Adaptive isoline interval optimization for precise contour segmentation and instance-level detection of martian impact craters

Abstract

This study presents an adaptive method for optimizing isoline intervals for semantic segmentation and object detection of Martian impact crater contours based on Mars HRSC DEM data. The method uses an isoline interval division technique to improve the discernibility of terrain boundary features. This enhancement enables effective tracking and detection of closed contours of impact craters within the detection box. An energy function is designed for precise crater contouring, and a Bayesian optimization algorithm is applied to adaptively adjust contour intervals and optimize the contours.

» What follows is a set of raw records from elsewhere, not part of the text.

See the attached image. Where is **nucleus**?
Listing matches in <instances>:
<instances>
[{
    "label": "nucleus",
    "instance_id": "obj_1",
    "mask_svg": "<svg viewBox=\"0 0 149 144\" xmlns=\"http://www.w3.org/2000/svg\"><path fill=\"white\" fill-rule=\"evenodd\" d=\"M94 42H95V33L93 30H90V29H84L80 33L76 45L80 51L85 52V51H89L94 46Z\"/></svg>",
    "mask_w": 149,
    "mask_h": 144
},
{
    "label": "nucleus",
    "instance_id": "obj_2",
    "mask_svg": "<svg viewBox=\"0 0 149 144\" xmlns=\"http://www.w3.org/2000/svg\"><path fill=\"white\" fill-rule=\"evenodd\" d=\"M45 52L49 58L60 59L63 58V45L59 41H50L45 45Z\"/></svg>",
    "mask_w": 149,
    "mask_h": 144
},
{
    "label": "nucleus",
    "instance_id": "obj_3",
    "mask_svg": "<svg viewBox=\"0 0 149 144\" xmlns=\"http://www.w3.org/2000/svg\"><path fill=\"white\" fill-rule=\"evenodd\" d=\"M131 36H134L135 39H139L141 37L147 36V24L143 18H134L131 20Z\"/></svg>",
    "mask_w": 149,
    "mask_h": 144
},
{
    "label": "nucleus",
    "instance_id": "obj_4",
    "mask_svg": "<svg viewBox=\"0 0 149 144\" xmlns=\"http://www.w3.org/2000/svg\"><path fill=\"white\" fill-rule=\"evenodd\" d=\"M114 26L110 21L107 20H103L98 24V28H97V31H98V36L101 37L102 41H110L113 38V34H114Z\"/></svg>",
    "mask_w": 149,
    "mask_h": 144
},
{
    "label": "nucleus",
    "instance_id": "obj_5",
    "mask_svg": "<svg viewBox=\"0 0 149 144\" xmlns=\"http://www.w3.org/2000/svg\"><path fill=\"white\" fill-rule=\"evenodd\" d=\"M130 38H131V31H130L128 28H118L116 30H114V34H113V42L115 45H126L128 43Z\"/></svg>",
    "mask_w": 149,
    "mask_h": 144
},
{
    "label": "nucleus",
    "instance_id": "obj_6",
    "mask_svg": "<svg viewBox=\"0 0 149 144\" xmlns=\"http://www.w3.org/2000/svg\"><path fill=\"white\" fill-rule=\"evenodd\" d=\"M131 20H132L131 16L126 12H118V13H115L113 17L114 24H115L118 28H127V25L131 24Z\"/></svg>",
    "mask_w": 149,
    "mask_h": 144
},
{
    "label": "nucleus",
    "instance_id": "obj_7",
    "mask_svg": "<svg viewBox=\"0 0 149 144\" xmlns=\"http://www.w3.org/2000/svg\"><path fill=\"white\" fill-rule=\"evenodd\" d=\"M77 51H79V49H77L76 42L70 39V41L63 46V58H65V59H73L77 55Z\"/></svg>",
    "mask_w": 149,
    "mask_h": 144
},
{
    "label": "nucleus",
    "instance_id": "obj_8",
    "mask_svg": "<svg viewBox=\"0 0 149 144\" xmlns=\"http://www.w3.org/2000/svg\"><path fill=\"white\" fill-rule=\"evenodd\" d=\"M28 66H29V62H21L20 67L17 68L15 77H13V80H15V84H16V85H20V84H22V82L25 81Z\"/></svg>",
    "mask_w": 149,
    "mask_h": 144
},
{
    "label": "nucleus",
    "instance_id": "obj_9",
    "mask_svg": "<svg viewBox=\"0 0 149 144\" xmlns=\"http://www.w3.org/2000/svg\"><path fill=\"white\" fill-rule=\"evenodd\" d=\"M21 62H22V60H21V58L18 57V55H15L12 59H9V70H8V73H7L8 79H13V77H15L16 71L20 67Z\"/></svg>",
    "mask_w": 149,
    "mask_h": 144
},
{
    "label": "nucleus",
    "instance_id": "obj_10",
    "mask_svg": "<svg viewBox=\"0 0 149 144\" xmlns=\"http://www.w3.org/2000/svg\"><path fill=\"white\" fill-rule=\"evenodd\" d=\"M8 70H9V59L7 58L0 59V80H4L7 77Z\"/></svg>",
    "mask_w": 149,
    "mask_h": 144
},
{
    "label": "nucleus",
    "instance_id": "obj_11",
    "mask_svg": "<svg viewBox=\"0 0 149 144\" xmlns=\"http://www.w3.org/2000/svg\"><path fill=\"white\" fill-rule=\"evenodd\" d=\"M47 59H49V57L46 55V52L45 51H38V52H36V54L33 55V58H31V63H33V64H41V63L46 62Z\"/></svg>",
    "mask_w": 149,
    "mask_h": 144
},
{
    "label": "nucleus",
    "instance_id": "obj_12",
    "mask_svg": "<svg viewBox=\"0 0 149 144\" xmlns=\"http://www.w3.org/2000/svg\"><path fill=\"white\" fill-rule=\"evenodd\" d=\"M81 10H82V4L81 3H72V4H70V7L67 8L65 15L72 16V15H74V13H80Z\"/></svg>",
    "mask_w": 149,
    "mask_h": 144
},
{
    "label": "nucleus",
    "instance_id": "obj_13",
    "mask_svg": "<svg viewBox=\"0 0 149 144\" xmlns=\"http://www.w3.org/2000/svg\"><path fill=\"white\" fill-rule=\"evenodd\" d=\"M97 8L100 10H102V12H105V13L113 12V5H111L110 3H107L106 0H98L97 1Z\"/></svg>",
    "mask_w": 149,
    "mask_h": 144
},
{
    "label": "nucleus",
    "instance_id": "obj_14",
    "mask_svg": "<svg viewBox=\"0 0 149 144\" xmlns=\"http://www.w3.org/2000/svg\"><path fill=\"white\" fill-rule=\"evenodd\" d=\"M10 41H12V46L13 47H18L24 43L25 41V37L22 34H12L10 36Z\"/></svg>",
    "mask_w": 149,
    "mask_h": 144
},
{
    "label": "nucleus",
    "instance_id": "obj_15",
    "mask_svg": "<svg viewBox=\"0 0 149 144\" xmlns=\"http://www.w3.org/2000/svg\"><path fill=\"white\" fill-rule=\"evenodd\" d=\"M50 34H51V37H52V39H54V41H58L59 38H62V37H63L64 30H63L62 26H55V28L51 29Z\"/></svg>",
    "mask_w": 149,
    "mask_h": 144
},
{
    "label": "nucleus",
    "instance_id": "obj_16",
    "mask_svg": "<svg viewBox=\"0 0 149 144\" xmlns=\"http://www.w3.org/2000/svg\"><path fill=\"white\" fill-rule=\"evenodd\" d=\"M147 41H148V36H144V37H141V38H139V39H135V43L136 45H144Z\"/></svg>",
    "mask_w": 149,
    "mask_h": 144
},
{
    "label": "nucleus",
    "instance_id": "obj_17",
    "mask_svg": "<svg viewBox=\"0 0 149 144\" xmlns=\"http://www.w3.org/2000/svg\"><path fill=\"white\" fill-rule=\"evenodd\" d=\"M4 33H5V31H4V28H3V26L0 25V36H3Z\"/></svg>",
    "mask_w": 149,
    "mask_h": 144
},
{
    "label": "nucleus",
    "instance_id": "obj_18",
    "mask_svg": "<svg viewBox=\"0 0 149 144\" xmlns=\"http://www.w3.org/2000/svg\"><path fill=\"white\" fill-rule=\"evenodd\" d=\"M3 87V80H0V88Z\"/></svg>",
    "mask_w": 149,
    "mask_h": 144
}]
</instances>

To address inaccuracies in the detection box, the paper proposes a progressively iterative correction method for refining impact crater target boxes. This method adjusts the width and height of the target box during iterations to make the bounding box tighten and fully enclose the impact crater. The position and size of the detection box are automatically optimized, thereby improving its accuracy. A pre-trained Segment Anything Model (SAM) is used to segment the morphological structures of the impact crater. Experimental results show that, for Martian impact craters larger than 3 km in the study area using Mars HRSC DEM data, the contouring accuracy achieved an mIoU of 69.75% and an mF1-Score of 80.51%. This substantially outperforms the performance of traditional watershed and depression filling contouring methods. The correction method improves the mIoU accuracy of bounding boxes within the study area by 7.49% for the YOLOv8 object detection network and 15.28% for the Robbins crater catalog database. The resulting high-precise crater contours, bounding boxes, and internal morphological features provide valuable inputs for deep space exploration and planetary science.